BSFG Operations Runbook

Audience: Operators, support engineers. Use: Follow routine operating procedures and incident-response steps for BSFG systems.

Operational Overview

BSFG has a simple operational model due to its stateless-at-boundary architecture. The key operational concern is durability and connectivity — not complex choreography.

Key Metrics

Monitor these metrics for each BSFG node and zone:

Replication Lag

The delay between a fact being appended to ISB/ESB and confirmed at IFB/EFB.

Healthy: < 100ms (normal operation)
Warning: 100ms–1s (minor delay, check network)
Alert: > 1s (network partition or boundary issue)

Consumer Backlog

The number of unconfirmed facts at a forward buffer (IFB/EFB).

Healthy: 0–100 facts (consumers keeping up)
Warning: 100–10,000 facts (consumer lag, check processing)
Alert: > 10,000 facts (consumer stalled or boundary closed)

Buffer Fill Percentage

Store buffers (ISB/ESB) have configurable capacity (e.g., 100GB).

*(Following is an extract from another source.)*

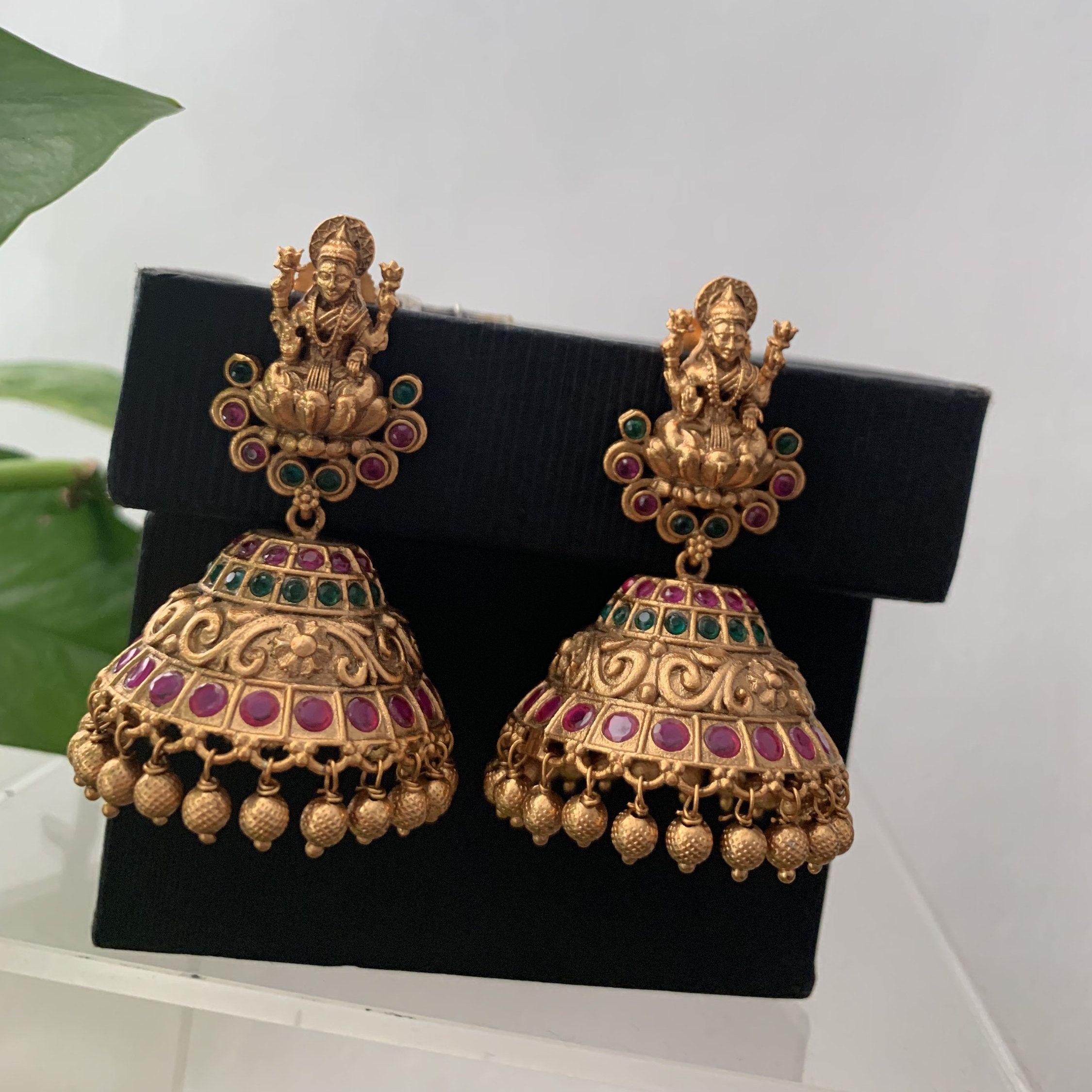 Antique gold finished rubyemerald goddess lakshmi jhumkas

Track fill ratio:

Healthy: < 50% capacity
Warning: 50–80% capacity (approaching limits)
Alert: > 80% capacity (trigger backpressure or cleanup)

Confirmation Rate

Facts confirmed per second at each forward buffer.

Healthy: Steady rate matching producer throughput
Warning: Rate drops suddenly (network issue or consumer failure)
Alert: Rate drops to zero for > 1 minute (boundary closed or consumers stopped)

TLS Handshake Errors

mTLS connection failures:

Certificate validation failures (expired, wrong issuer, untrusted CA)
Peer identity mismatch (zone_id does not match claim)
Alert immediately on any TLS error

RPC Latency

Time to complete RPC operations (AppendFact, FetchFacts, ConfirmReceipt, PutObject):

Healthy: p99 < 50ms
Warning: p99 50–500ms (check network or load)
Alert: p99 > 500ms or timeout (network partition or overload)

Alert Thresholds

Condition	Threshold	Action
Replication lag > 1 second	1 second	Check network, verify boundary connectivity
Consumer backlog > 10,000	10,000 facts	Check consumer health, verify processing
Buffer fill > 80%	80% capacity	Check retention policy, trigger cleanup
TLS handshake error	Any failure	Immediately — verify certificates, CA trust
Certificate expires in < 30 days	30 days	Begin renewal workflow
Fact TTL expires (7 days default)	TTL threshold	Alert if unconfirmed facts will be truncated

Backpressure Policy

When buffer capacity approaches limits, BSFG enforces a backpressure policy.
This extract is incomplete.